The Secret To Building A Network is "Transferable Power"
Building an effective network, in our experience, is rarely done well. Today, throughout the communications industry, many companies operate under the banner of being a network hen in reality they are simply individual offices that share the same name.
One man who solved this problem better than most was Gene Kummel, the former chairman, president and CEO of McCann-Erickson. As Ad Age describes it, he had, “a strong emphasis on global agency operations.
Mr. Kummel expanded McCann's reach around the world as he led the development of a force of more than 100 international executives familiar with the McCann system and its worldwide clients. Mr Kummel referred to this concept as "transferable power." A concept more necessary and less practiced than ever before.
Almost every service company eventually expands geographically, because there is a limit to both talent and opportunity in any single location.
In many cases, adding more offices is seen - both internally and externally - as an expression of success, the risk of which is that the simple presence of an extra city on the letterhead and a new phone number is enough to think the work is done. In fact, it's just beginning.

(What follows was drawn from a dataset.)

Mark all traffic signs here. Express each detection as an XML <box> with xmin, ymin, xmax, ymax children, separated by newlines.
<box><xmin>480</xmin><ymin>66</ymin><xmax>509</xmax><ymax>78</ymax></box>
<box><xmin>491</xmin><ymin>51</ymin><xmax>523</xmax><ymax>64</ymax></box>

Extending your business so that the sum is greater than the parts has at its core, Mr Kummel’s concept of Transferable Power. It requires, in our experience, ten elements:
- A clear articulation of how the company improves the condition of its customers and clients
- A set of standards, both practical and esoteric, on which the company operates
- Sufficient infrastructure to allow sharing of data to take place in real time
- A relentless commitment by the company’s senior management to reinforce the benefits of collaboration between offices, and a willingness to take on the ‘not invented here’ mentality that most people instinctively bring to the table
- A considered compensation philosophy that rewards collective achievement as much or ideally more than local achievement
- A transparent compensation philosophy which confidently acknowledges the disparity in pay between the same job descriptions in different cities, and which has a clear understanding of when and why to adjust for that difference
- A standard of employment that ensures that each person can contribute to any office
- A recognition that each office should contain the same skills, but an understanding that a standardized template of how to organize those skills will never satisfy the needs of each office
- A willingness to invest so that your staff can see for themselves the benefits and challenges of other offices, and in so doing can improve the connections between those offices
- An understanding that every market, even within the same country, has individual idiosyncrasies that require a distinct and local approach, and that the battle for balance between local and global is an ongoing and necessary one.
Companies make enormous investments every day in finding and keeping customers happy.
Doing so on a networked basis is the most valuable use of that investment, both to the business and its customers.